EXTRAIT FOURNI
Dans A Way Out, le premier jeu de la galaxie Hazelight Studios (Brothers: A Tale of Two Sons étant également issu de l’esprit de Josef Fares mais dans son ancien studio – et jouable en solo), nous incarnions deux prisonniers amenés à s’évader de prison et forcés de se faire confiance, tandis qu’It Takes Two nous laissant découvrir les déboires d’un couple aux multiples problèmes de communication, entre autre, avec pour objectif l’acceptation de soi, de l’autre, la collaboration à tout instant et la résolution de problèmes bien plus profonds.
Dans Split Fiction, il sera cette fois question d’une rivalité qui va se transformer petit à petit en une belle amitié. Nous incarnons ici Zoé Foster et Mio Hudson, deux auteures en herbe ne parvenant pas à faire publier leurs productions, Mio étant surtout intéressée par l’argent à obtenir tandis que Zoé est plus attirée par se prouver des choses à elle-même et à sa famille. Ce qui en fait un duo de protagonistes un peu moins attachant sur le papier, et donc impliquant un peu moins émotionnellement le joueur comme nous vous en parlions lors de notre preview.
Quand elles reçoivent une invitation pour se rendre chez Rader Publishing une grande maison d’édition pour tester une nouvelle technologie, les deux jeunes femmes voient par là une éclaircie à l’horizon. Malheureusement, celles-ci ne découvrent que tardivement le pot aux roses avec les véritables intentions de Rader : leur dérober leurs idées pour ensuite faire prospérer sa société et sa machine d’extraction qu’il élabore depuis près de deux décennies et qui plonge les auteurs en herbe dans des simulations créées à partir de leur propre imagination.
Se retrouvant par accident dans la même simulation numérique, les deux rivales qui ne se connaissaient pas il y a encore quelques heures n’ont pas d’autre choix que d’avancer et tenter de sortir par la force de cette simulation qui donne vie à leurs idées les plus folles, qu’elles soient positives ou beaucoup plus sombres. Grâce à une alternance de niveaux tantôt en rapport avec de la Science-Fiction provenant de la tête de Mio, ou bien de la Fantasy s’il s’agit de Zoé, elles vont devoir endosser différents rôles, pouvoirs ou même morphologies étonnantes et atteindre des anomalies pour tenter de briser la simulation.
Un best-seller de plus ?
Si vous avez déjà joué à It Takes Two, vous ne serez pas perdu par la structure de Split Fiction (que nous avions eu l’occasion d’approcher récemment), qui en reprend peu ou proue les codes d’alternance entre cinématiques, phases de jeu en écran scindé, changements de perspectives ou encore boss de milieu et de fin de niveau. À tel point que la nouvelle production de Hazelight Studios arbore une structure un peu trop scolaire, assez prévisible dans l’ensemble mais surtout un peu trop calquée sur l’enchaînement qui avait fait mouche en 2021.

CONTENU DES DONNÉES
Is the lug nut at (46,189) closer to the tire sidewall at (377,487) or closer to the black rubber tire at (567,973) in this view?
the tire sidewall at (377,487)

CONSIGNES
1 > Recopiez tout le passage de l'extrait sur Split Fiction qui va de « Un best-seller de » jusqu'à « mouche en 2021. ».
2 > Répondez à ces questions sur l'extrait sur Split Fiction :
(a) Comment s'appellent les deux héroïnes du jeu ?
(b) Depuis combien de temps Rader élabore-t-il sa machine d'extraction ?
(c) De quel genre relèvent les niveaux qui viennent de la tête de Mio ?
3 > Écrivez la suite de l'extrait sur Split Fiction à partir de sa dernière phrase.
Les données n'ont aucun lien avec l'extrait sur Split Fiction.

RÉPONSES
1 >
Un best-seller de plus ?
Si vous avez déjà joué à It Takes Two, vous ne serez pas perdu par la structure de Split Fiction (que nous avions eu l’occasion d’approcher récemment), qui en reprend peu ou proue les codes d’alternance entre cinématiques, phases de jeu en écran scindé, changements de perspectives ou encore boss de milieu et de fin de niveau. À tel point que la nouvelle production de Hazelight Studios arbore une structure un peu trop scolaire, assez prévisible dans l’ensemble mais surtout un peu trop calquée sur l’enchaînement qui avait fait mouche en 2021.

2 >
(a) Zoé Foster et Mio Hudson.
(b) Depuis près de deux décennies.
(c) De la science-fiction.

3 >
Split Fiction disposant de huit chapitres majeurs dont quatre très conséquents, comptez près de quinze heures en ligne droite pour voir le bout de l’histoire, et près de deux heures de plus si vous jouez toutes les histoires annexes (nous y reviendrons) avec très peu de moments de répit pour notre bon plaisir. Une aventure d’une durée similaire à son prédécesseur donc, mais qui suffit largement pour satisfaire la plupart des publics sans ennuyer ou frustrer les autres, tout en mettant davantage en avant la narration avec des histoires fortes, poignantes et très bien écrites.
Au final, on se retrouve face à une histoire assez classique et avec même quelques raccourcis narratifs, notamment en ce qui concerne leurs questionnements sur l’existence même d’une telle simulation, sur leurs éventuelles morts répétées etc. Cela ne l’empêche pas toutefois de subir quelques longueurs narratives, davantage ressenties dans le deuxième quart de l’aventure, bien que cela se soit avéré nécessaire à l’établissement d’une relation solide entre les deux protagonistes incarnées par Elsie Bennett (Zoé) et Kaja Chan (Mio) – qui tiennent par ailleurs très bien leurs rôles, avec en prime une modélisation fine et détaillée des visages pour une meilleure lecture des émotions ressenties par nos héroïnes.
Un sentiment de longueur intégralement balayé quand l’on rentre petit à petit en profondeur dans ce qui anime les deux auteures perdues, leurs croyances personnelles sur elles-mêmes mais aussi sur les autres, tandis qu’elles dévoileront au fil du temps leurs forces mais aussi leurs fragilités, même si nous ne rentrerons pas dans le détail ici pour vous garder tout le sel de la découverte. Et alors que nous avions été moins surpris par le déroulé général de Split Fiction, le final nous a tout simplement stupéfait d’ingéniosité de narration, de créativité et de mise en scène, et a finalement levé nos quelques réticences jusqu’alors par moment présentes : Hazelight est bien de retour.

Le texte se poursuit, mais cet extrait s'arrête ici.